**問題**. UU集計のSQLを扱った抜粋の方法①で、新規ユーザーテーブル new_uu は tmp の行をどの条件で絞り込んでいますか。

**読解用抜粋**.
条件違いを一つのテーブルにJOINしたい

全UU・月内新規UU・前月既存UUを一つのテーブルに

下記のようなテーブルを作成したいときに使います

event_date all_uu new_uu repeat_uu
2022-04-01 50 20 30
2022-04-02 30 10 20

方法①新規ユーザーと既存ユーザーそれぞれテーブルを新しく作る

WITH tmp AS(--テンプレートテーブルを作成
  SELECT DISTINCT
    DATE(timestamp_micros(event_timestamp),"Asia/Tokyo") AS event_date		
    ,user_pseudo_id		
    ,(SELECT value.int_value FROM UNNEST(event_params) WHERE key = "ga_session_number") AS ga_session_number		
  FROM テーブル名	
  WHERE _TABLE_SUFFIX BETWEEN "20220401" AND "20220402"			
    AND
    (SELECT value.int_value FROM UNNEST(event_params) WHERE key = "ga_session_number") IS NOT NULL

),new_uu AS(--新規ユーザーテーブルを作成
  SELECT		
    event_date,		
    user_pseudo_id		
  FROM tmp		
  WHERE	ga_session_number=1	

  
		
),repeat_uu AS(--既存ユーザーテーブルを作成(セッションナンバーが1以外)		
  SELECT		
    event_date,		
    user_pseudo_id		
  FROM tmp		
  WHERE	ga_session_number <> 1	

)

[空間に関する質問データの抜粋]
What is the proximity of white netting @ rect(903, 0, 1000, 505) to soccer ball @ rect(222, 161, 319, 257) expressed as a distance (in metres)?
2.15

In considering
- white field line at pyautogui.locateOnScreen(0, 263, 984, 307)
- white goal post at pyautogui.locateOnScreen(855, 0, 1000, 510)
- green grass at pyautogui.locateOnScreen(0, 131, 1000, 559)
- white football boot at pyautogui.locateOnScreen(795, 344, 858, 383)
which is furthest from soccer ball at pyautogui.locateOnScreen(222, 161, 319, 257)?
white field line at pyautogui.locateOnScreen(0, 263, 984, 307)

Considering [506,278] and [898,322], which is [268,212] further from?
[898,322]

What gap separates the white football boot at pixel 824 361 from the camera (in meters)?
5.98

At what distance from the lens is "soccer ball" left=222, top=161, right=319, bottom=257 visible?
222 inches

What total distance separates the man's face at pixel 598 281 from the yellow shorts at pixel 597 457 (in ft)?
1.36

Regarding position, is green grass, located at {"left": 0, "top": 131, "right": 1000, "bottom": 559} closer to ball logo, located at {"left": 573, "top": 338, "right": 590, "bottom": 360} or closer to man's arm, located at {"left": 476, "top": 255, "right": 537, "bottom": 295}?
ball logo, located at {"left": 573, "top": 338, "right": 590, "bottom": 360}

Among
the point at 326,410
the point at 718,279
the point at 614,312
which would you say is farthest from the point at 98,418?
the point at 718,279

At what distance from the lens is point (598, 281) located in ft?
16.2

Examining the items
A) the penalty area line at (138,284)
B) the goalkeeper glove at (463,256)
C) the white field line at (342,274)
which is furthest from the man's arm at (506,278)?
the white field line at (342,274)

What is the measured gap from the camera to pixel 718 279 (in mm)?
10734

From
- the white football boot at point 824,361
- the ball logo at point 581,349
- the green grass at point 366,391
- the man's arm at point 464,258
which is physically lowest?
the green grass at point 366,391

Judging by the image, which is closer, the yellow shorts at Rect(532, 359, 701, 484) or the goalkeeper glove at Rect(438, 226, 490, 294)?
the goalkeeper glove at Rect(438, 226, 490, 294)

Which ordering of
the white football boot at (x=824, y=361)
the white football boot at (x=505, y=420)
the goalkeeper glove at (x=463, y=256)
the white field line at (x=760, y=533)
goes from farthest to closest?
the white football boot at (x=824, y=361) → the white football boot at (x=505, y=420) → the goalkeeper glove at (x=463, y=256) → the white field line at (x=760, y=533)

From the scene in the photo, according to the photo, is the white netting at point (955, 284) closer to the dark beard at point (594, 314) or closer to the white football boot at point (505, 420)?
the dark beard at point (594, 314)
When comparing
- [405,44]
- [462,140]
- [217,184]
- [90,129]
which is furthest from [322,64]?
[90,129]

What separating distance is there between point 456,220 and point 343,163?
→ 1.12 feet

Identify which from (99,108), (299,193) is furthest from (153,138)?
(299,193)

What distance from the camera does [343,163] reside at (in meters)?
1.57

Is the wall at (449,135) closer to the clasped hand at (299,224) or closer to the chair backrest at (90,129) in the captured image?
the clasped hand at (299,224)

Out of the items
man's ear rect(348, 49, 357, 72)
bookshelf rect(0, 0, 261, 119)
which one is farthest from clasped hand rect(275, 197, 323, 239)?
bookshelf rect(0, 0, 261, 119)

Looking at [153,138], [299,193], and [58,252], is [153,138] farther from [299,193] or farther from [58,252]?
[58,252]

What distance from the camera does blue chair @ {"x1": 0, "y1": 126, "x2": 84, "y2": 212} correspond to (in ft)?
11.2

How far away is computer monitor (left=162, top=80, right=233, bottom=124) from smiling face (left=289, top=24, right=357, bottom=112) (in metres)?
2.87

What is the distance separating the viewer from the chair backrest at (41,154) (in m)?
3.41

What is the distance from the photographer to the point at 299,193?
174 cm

**記述式解答**. ga_session_number=1 という条件で絞り込んでいます。